—How do you know my mom, the kid wants to know. And he’s looking up at me waiting. He’s a little guy, maybe three or four. Hands on his hip, bottom lip edging to a cliff. Kid’s suspicious as hell. I laugh in response for a second longer than I should and look over at Neen, who stopped fussing with the other kid in the stroller long enough to look at me and see how I’ll answer. Her mouth is dangling open a bit and even though I know it’s not right, in that moment, I want to tell the kid that I know his mom, and more than that, I know the shape of her mouth and how it looked when she wrapped it around my fingers. How it would twitch a little in the left corner when she told me she loved me and how it would open briefly and then close iron tight if she was angry with me, which yeah, toward the end, she was all the time.
We ran into each other at the Northfield Mall, Neen and her two kids, which is crazy because she moved away from here years ago. She went from being my girl to just someone I would see floating through my social media feeds. Not that we’re friends, for real or for Internet, at least not anymore.
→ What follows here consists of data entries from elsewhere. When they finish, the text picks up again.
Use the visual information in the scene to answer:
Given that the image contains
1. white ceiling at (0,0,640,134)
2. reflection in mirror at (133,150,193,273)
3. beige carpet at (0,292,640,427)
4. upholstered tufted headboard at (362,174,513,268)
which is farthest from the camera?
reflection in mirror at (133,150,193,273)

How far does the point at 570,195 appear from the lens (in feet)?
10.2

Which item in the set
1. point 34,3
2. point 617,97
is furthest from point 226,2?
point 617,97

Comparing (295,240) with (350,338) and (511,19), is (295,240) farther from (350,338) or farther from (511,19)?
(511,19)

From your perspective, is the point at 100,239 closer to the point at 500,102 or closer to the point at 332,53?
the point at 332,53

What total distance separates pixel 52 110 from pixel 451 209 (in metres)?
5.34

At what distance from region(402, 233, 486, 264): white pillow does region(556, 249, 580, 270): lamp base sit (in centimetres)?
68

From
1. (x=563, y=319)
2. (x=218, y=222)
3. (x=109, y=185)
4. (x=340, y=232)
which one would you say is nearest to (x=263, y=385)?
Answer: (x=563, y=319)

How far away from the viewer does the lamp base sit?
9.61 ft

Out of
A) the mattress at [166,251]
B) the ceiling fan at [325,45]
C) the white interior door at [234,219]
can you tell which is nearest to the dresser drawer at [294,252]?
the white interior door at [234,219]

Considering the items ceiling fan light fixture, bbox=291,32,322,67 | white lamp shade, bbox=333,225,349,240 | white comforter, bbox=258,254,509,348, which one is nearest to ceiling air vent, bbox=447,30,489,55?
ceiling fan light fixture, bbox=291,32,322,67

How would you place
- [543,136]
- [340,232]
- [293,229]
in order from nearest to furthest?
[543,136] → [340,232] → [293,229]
Somebody we both know, probably from here, liked a photo she was in or one of those glass-half-full quotes she posted, so that’s how I see her these days. I think of her as a ghost sometimes because that’s what she is. She’s a story I tell myself when it’s dark and I’m by myself, but don’t want to feel alone. I’m used to ghosts. I live in a town full of them. People floating through their lives because there isn’t really anything else to be excited about here except working two and three jobs that don’t pay and clearance at Penney’s or a quick hit of something to make you forget that those are the options. Maybe I’m a ghost too, I don’t know. I haven’t really felt real to anyone else since Neen.
Back when we were together we’d go to the mall and Neen would pick out our clothes for going to the club. I would’ve been fine in some jeans and Timbs, but Neen said no, you can’t get into the club with that on. She liked places where lames wore suits and the girls looked like they would spit on you as soon as look at you. I was always pissed when we got there, but once the DJ really got going, Neen and I would be sweating all over each other dancing. She had these thick hips and tiny waist and she’d grind on me like she was the guy. And her mouth would open a little bit because she’d be really into it. My guys would clown me and say don’t bring sand to the beach, and I’d laugh but for real Neen and her hips and her lips were sexy as hell to me. She was so pretty.
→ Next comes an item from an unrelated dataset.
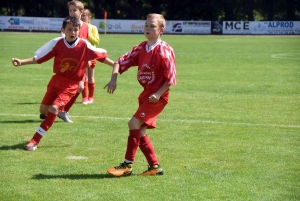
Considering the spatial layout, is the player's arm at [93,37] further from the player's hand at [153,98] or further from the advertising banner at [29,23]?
the advertising banner at [29,23]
I’m looking at her now with that open mouth and she’s still pretty, but I’m trying to say it objectively. Her hips are wider; the two big-head boys she has with her are probably the cause. She looks soft, like she stopped marathon running all the time, got comfortable with someone who’s not complaining about extra cake. Not that I know the dude, though I’ve seen him pop up in Neen’s photos sometimes. He’s always clutching her hips like he’s gripping his own dick. But Neen looks happy, or as happy as people look on the Internet, so whatever.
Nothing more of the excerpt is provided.